** Opening EXCERPTED TEXT block **

245 F2d 171 Herrick v. Sayler
245 F.2d 171
Myron HERRICK, Plaintiff-Appellant,
David Knight SAYLER, Administrator, etc., Defendant-Appellee.
United States Court of Appeals Seventh Circuit.
May 2, 1957.
Rehearing Denied July 8, 1957.
H. Hugh Kennerk, Fort Wayne, Ind., Hubert E. Wickens, Greensburg, Ind., Wickens & Wickens, Greensburg, Ind., Kennerk & Dumas, Fort Wayne, Ind., of counsel, for appellant.
Lee M. Bowers, Huntington, Ind., Bowers, Feightner & Palmer, Huntington, Ind., of counsel, for appellee.
Before DUFFY, Chief Judge, and LINDLEY and SWAIM, Circuit Judges.
SWAIM, Circuit Judge.
This is a diversity action and the question presented concerns the construction of Indiana law as to the amount of recovery to which plaintiff may be entitled. The District Court dismissed the complaint of the plaintiff upon the ground that the actual amount in controversy was less than the amount necessary to confer jurisdiction, i. e., $3,000. 28 U.S. C.A. § 1332.

** Closing EXCERPTED TEXT block **

CHECK YOUR UNDERSTANDING -
1) Decide whether each statement below agrees with the Herrick v. Sayler excerpt, answering yes or no and quoting the words of the excerpt that decide it: (a) the appeal was heard in the Seventh Circuit; (b) the District Court ruled for the plaintiff on the merits; (c) the amount needed to confer jurisdiction was $3,000.
2) Output the portion of the Herrick v. Sayler excerpt starting at "245 F2d 171" and ending at "counsel, for appellant.".

** Opening LISTED RECORDS block **

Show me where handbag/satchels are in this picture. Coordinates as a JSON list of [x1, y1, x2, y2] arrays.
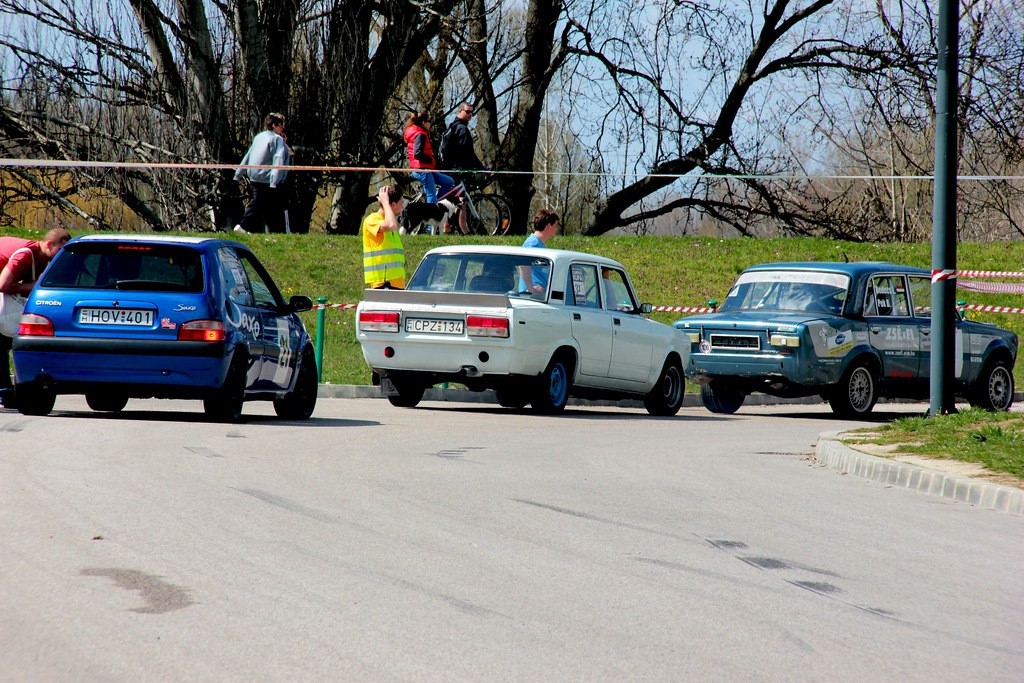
[[0, 248, 40, 338]]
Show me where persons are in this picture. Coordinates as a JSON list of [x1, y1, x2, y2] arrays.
[[438, 101, 495, 235], [0, 227, 72, 410], [233, 112, 294, 234], [517, 208, 560, 301], [362, 183, 406, 384], [403, 109, 454, 235]]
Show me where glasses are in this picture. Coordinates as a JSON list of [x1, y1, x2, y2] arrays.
[[426, 121, 432, 123], [462, 109, 472, 114]]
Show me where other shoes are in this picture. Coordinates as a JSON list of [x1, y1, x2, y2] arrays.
[[0, 400, 19, 413], [234, 224, 251, 234]]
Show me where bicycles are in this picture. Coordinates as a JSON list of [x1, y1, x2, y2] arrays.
[[379, 165, 514, 236]]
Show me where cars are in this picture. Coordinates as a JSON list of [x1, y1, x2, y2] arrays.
[[13, 235, 318, 422], [674, 261, 1020, 419], [356, 245, 691, 418]]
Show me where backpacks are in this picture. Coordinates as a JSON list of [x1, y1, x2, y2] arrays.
[[438, 122, 459, 165]]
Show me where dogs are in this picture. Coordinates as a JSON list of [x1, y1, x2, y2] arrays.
[[398, 196, 463, 235]]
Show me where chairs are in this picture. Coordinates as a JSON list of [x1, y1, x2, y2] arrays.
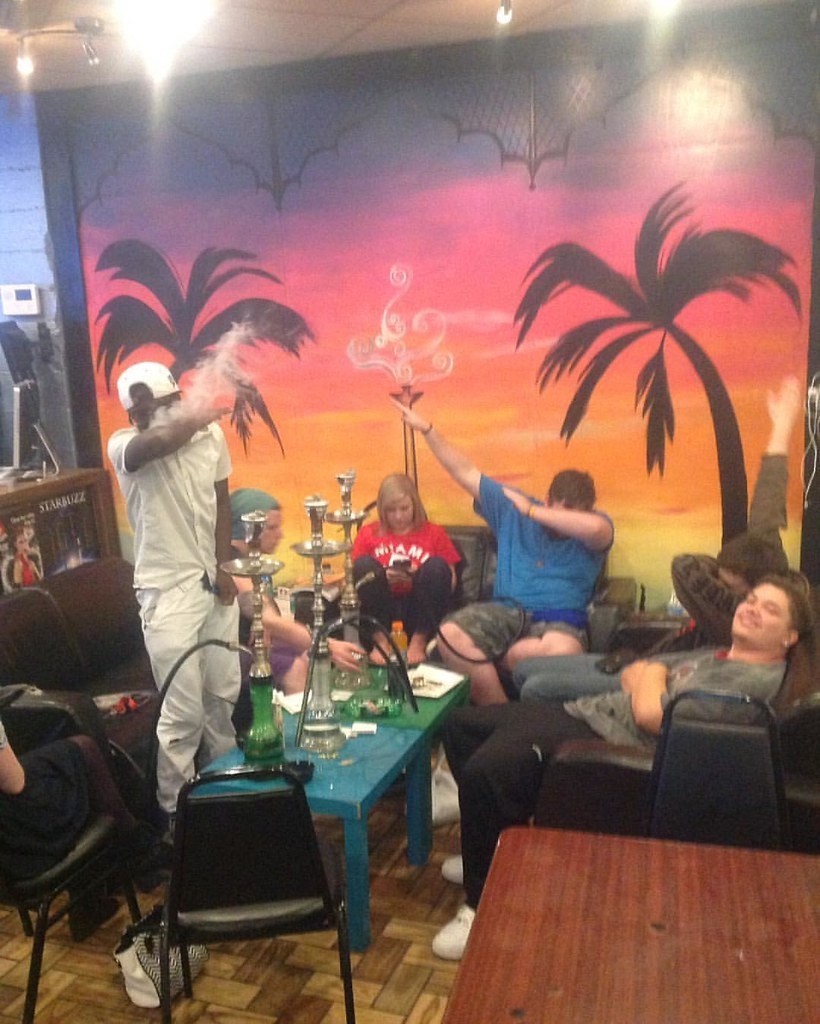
[[0, 700, 143, 1024], [161, 764, 356, 1024]]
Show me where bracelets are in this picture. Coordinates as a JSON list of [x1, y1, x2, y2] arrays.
[[423, 424, 432, 434], [528, 505, 535, 519]]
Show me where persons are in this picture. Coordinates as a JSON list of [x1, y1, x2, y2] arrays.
[[109, 363, 244, 816], [8, 527, 40, 586], [0, 721, 174, 940], [351, 472, 463, 665], [230, 487, 366, 694], [512, 373, 803, 703], [432, 574, 813, 961], [390, 399, 614, 707]]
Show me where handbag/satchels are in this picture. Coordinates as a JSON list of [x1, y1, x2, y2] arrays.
[[111, 903, 209, 1006]]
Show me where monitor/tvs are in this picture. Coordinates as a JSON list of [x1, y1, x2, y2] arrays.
[[12, 379, 61, 483]]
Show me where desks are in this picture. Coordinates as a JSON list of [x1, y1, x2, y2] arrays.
[[0, 466, 121, 595], [439, 827, 820, 1024], [188, 667, 472, 954]]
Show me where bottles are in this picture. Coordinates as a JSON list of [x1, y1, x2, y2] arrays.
[[667, 587, 684, 618], [339, 695, 402, 718], [387, 621, 406, 701]]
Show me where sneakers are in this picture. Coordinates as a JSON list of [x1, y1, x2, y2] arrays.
[[431, 904, 478, 962], [441, 853, 468, 885]]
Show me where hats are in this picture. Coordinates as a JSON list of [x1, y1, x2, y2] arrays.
[[117, 364, 181, 411]]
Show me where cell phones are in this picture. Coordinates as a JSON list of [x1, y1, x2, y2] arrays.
[[595, 648, 637, 674], [394, 559, 411, 571]]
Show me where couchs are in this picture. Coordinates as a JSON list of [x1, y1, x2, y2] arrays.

** Closing LISTED RECORDS block **

ANSWERS TO THE TASKS -
1)
(a) Yes: "United States Court of Appeals Seventh Circuit."
(b) No: "The District Court dismissed the complaint of the plaintiff upon the ground that the actual amount in controversy was less than the amount necessary to confer jurisdiction"
(c) Yes: "the amount necessary to confer jurisdiction, i. e., $3,000."

2)
245 F2d 171 Herrick v. Sayler
245 F.2d 171
Myron HERRICK, Plaintiff-Appellant,
David Knight SAYLER, Administrator, etc., Defendant-Appellee.
United States Court of Appeals Seventh Circuit.
May 2, 1957.
Rehearing Denied July 8, 1957.
H. Hugh Kennerk, Fort Wayne, Ind., Hubert E. Wickens, Greensburg, Ind., Wickens & Wickens, Greensburg, Ind., Kennerk & Dumas, Fort Wayne, Ind., of counsel, for appellant.